I'm sharing this basically to help anybody who might be in a similar vexing position. I have my bike inching closer to running in something approaching decent shape. Like many here the dreaded vacuum leaks seems to be a major gremlin! I noticed quite unexpectedly that vacuum hoses that seemed snug (when installed) would blow off. I've assembled a range of hoses from the local NAPA, the motorcycle shop, mail order and even an import auto parts store. For the most part none seems to fit AND be secure (100% at least). Same thing with the clamps. The one hose that seemed especially trouble prone was the vacuum port to the fuel pump. I found one clear fuel rated hose that fit with some effort and was TIGHT (I know this is a vacuum application, but the hose works). Since it is clear- I noticed something with the bike running- there is a liquid in the line? I can only assume I am drawing a trace amount of fuel thru the pump?

The spring clamps (I have an assortment pack for bikes) seem to be either large enough to fit the hose with little effort, but do basically nothing (on the fitting), or slightly smaller and extremely difficult to clamp on the hose, the smaller clamp can't be maneuvered into position to effectively do anything? The screw style common auto store clamps are equally ineffective in those small sizes.

Basically my point being- we've discussed here leaking carb boots and even leaking throttle shaft seals. While these both seem possible, is it also not the case for vacuum lines or even caps, we assume are secure, but may not be?
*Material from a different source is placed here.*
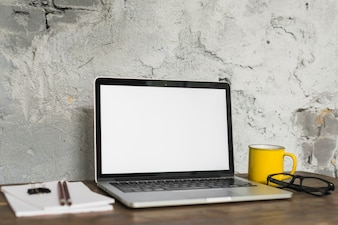 Laptop; Tasse; Brille und Notizblock auf Schreibtisch aus Holz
Searching the threads I see some are running minus the pump altogether- which I may try tomorrow. The bike IS running, but if that is fuel being drawn via the pump (vacuum port)- its got to be affecting the fuel delivery to the forward cylinder?


Rikugun

From your description I'd say you are probably right. It seems as if your tank's petcock is in need of a new diaphragm. It may be drawing gas directly into the front cylinder inlet tract. A quick search on e-bay found several rebuild kits.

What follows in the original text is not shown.